ネロみんに惨敗しているが、王子と真凜には完勝している。戦ってはいないけれど奏白にも勝っちゃう。
だがしかし悲しいかなシンデレラには負ける。
美人でハニトラ技術は持っているが、こやつに舞い込むのは暗殺任務ばかり。それも色仕掛けを使わない。
一応細身の女だから初見で油断してもらえる。
ドラマやアニメで日本語学んだりするので日々達者な発音になるが時折「おっす、おら悟クーニャン!」とか言い出す。
Toxic
ロックバンド。奏白さんと王子が大ファン。
眠り姫
急造で用意された王子の敵。
とりあえず傾城の特質を持っているキャラクターを王子に処理させておきたくて彼女になった。
こいつの戦闘シーンは難しすぎて吐き気がした。今見返しても微妙。
茨の砦のあたり、語彙が本当に足りなかった。
それゆえその後のごりごり肉弾戦するクーニャン戦は楽しくなりました。
水色の髪の、パジャマ姿の女性。眠り姫だからと安直すぎる。
のびたくん並にすぐ寝付く。成長期かな?
白雪姫
氷雪系の能力は使えない。
そして悲しい事にまた子分を従えていた。この作品、子分のいない敵が少なすぎる。
暴君ネロルキウスに組み敷かれる。傾城とは思えないくらい男に手玉に取られているが仕方ない。

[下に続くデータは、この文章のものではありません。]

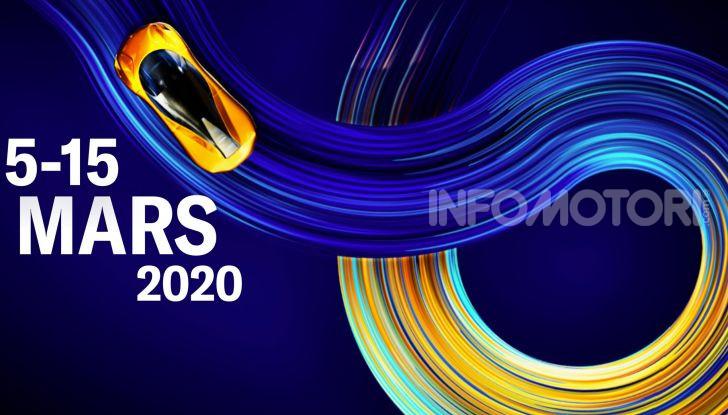 Salone di Ginevra 2020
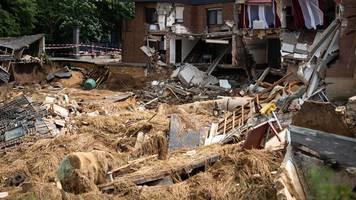 zusätzliche berater für wiederaufbauhilfen vor ort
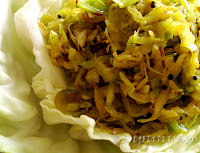 Cabbage Vazhattiyathu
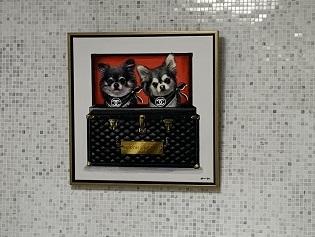 名古屋市瑞穂区、リフォーム、2世帯住宅、白を基調、愛犬の絵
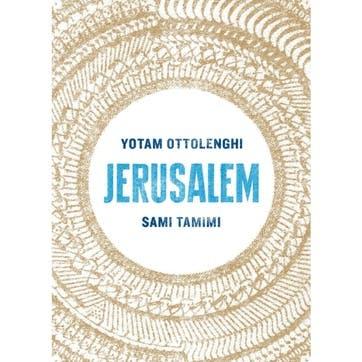 Yotam Ottolenghi & Sami Tamimi: Jerusalem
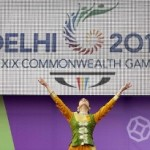Indian police arrest Commonwealth Games Treasurer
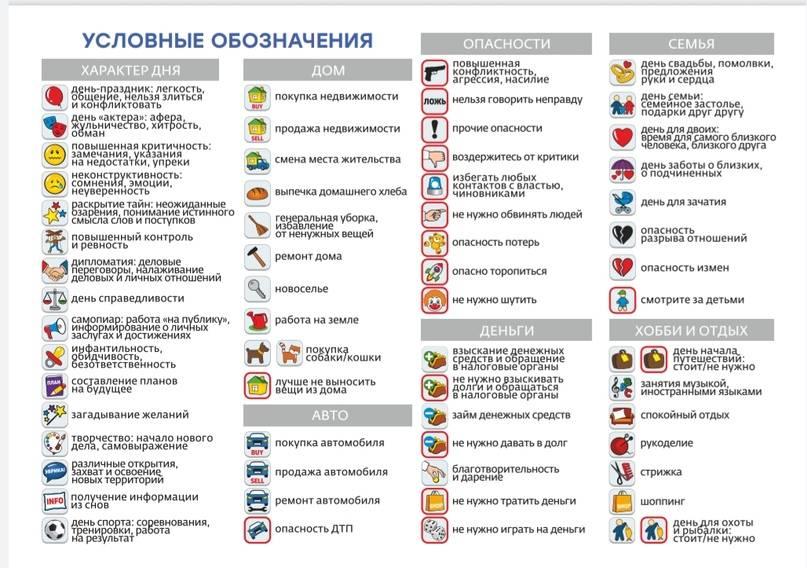 Советы Александра Литвина для поступающих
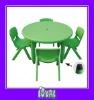 children s outdoor picnic table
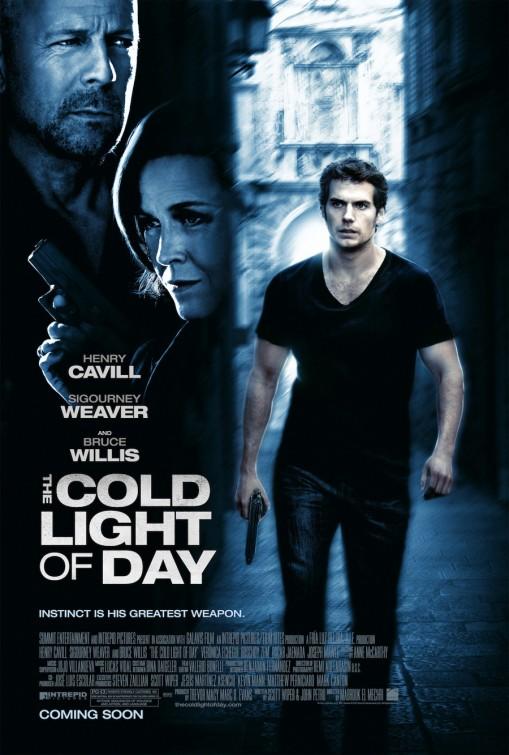 постер Средь бела дня,The Cold Light of Day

まあでもこいつのせいでちきみんのメンタルにとどめを刺す羽目に。
でもその後ちきみんが美人のお姉さんにハグしてもらえたかと思えば彼女のおかげに……なりませんね、はい。
ネロルキウス
ついに降臨しやがった。正直一番厄介な敵である。味方サイドの癖に。
でもこう見えて傾城に弱いんですよ。
綺麗なねーちゃんに弱いだなんて、彼も結局はただの男なのねと鼻で笑ってやりましょう。